Myanmar: Staatenlose im Staat

Myanmar: Staatenlose im Staat

Myanmar: Staatenlose im Staat

Systematische Vertreibung: Muslimische Rohingya in Myanmar werden immer wieder Opfer gewaltsamer Übergriffe. Foto: Marcus Prior/WFP/EU Humanitarian Aid and Civil Protection; Quelle: Flickr; Lizenz: CC-BY-SA

21. Mai 2013
Mandy Fox

Fast ein Jahr nach Ausbruch der gewaltsamen Ausschreitungen zwischen buddhistischen Rakhine und muslimischen Rohingya im Rakhine-Staat veröffentlichte die Menschenrechtsorganisation Human Rights Watch am 23. April 2013 ihren umfassenden Bericht mit dem Titel: “All You Can Do Is Pray: Crimes Against Humanity and Ethnic Cleansing of Rohingya Muslims in Burma’s Arakan[1] State”, Darin zeichnet Human Rights Watch ein beunruhigendes Bild Myanmars, das der sonst so positiven Berichterstattung zur demokratischen Entwicklung in Myanmar entgegensteht.

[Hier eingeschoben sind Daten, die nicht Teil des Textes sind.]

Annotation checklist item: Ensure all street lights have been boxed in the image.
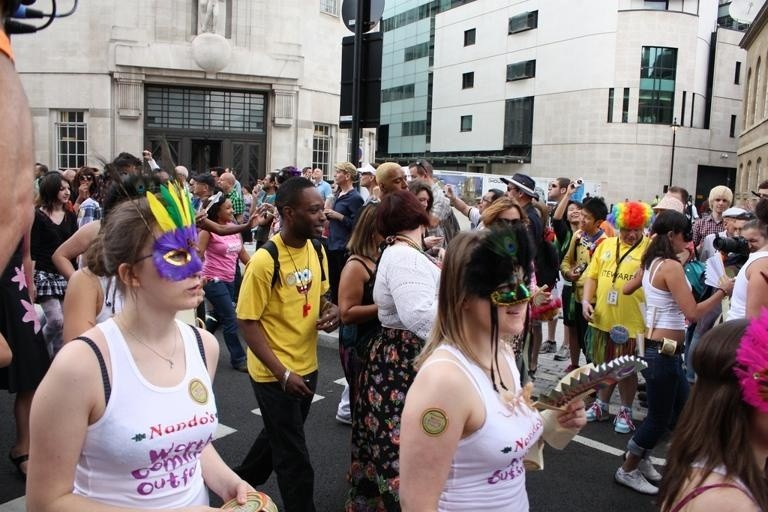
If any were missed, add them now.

Laut Human Rights Watch war die Vergewaltigung und Ermordung einer jungen Rakhine-Frau durch drei Rohingya am 28. Mai 2012 der direkte Auslöser der Gewalt. Eine Woche später wurden zehn unbeteiligte muslimische Pilger von mehreren Rakhine totgeschlagen während die Polizeikräfte daneben standen und zuschauten, so Human Rights Watch. Die Gewalt zwischen den beiden Gruppen eskalierte, erfasste den Norden des Rakhine Staates und schließlich auch Sittwe, die Hauptstadt des Rakhine-Staat. Am 10. Juni 2012 rief Präsident Thein Sein den Notstand aus und schickte das Militär in die Region, um die Lage unter Kontrolle zu bringen. Die Gewalt brach jedoch im Oktober 2012 erneut aus, so dass mittlerweile mehr als 100.000 Menschen vertrieben wurden und sich in Camps aufhalten. Drei Viertel der Flüchtlinge sind Rohingya. Der offizielle myanmarische Regierungsbericht spricht von 192 Toten, 265 Verletzten und 8,614 zerstörten Wohnhäusern. Human Rights Watch nennt hingegen keine genauen Zahlen, bestätigt jedoch die Existenz von vier Massengräbern und vermutet, dass die Zahl der Todesopfer weitaus höher liegen könnte.

Zu den größten Kritikpunkten im Bericht von Human Rights Watch zählt die Rolle der staatlichen Sicherheitskräfte in diesem Konflikt. Sie sollen aktiv an der Vertreibung und Ermordung der Rohingya im Rakhine-Staat mitgewirkt und die Aufrufe der Rakhine Nationalist Development Party, sowie einiger nationalistischer Mönche und Bürger zur „ethnischen Säuberung“, als auch zur ökonomischen und gesellschaftlichen Isolierung der Rohingya unterstützt haben. Aus den gewaltsamen Zusammenstößen vom Juni wurden im Oktober 2012 koordinierte, systematisch ausgeführte Attacken und Vertreibungen der Rohingya. Dies ist einer der Hauptfaktoren für Human Rights Watch, um von einer „ethnischen Säuberung“ zu sprechen. Obwohl der Begriff, so die Organisation, völkerrechtlich nicht formal definiert ist, so hat doch eine UN-Expertenkommission den Begriff „ethnische Säuberung“ als gewaltsame Vertreibung einer ethnischen, oder religiösen Gruppe aus einem bestimmten Gebiet durch eine andere ethnische, oder religiöse Gruppe, definiert. 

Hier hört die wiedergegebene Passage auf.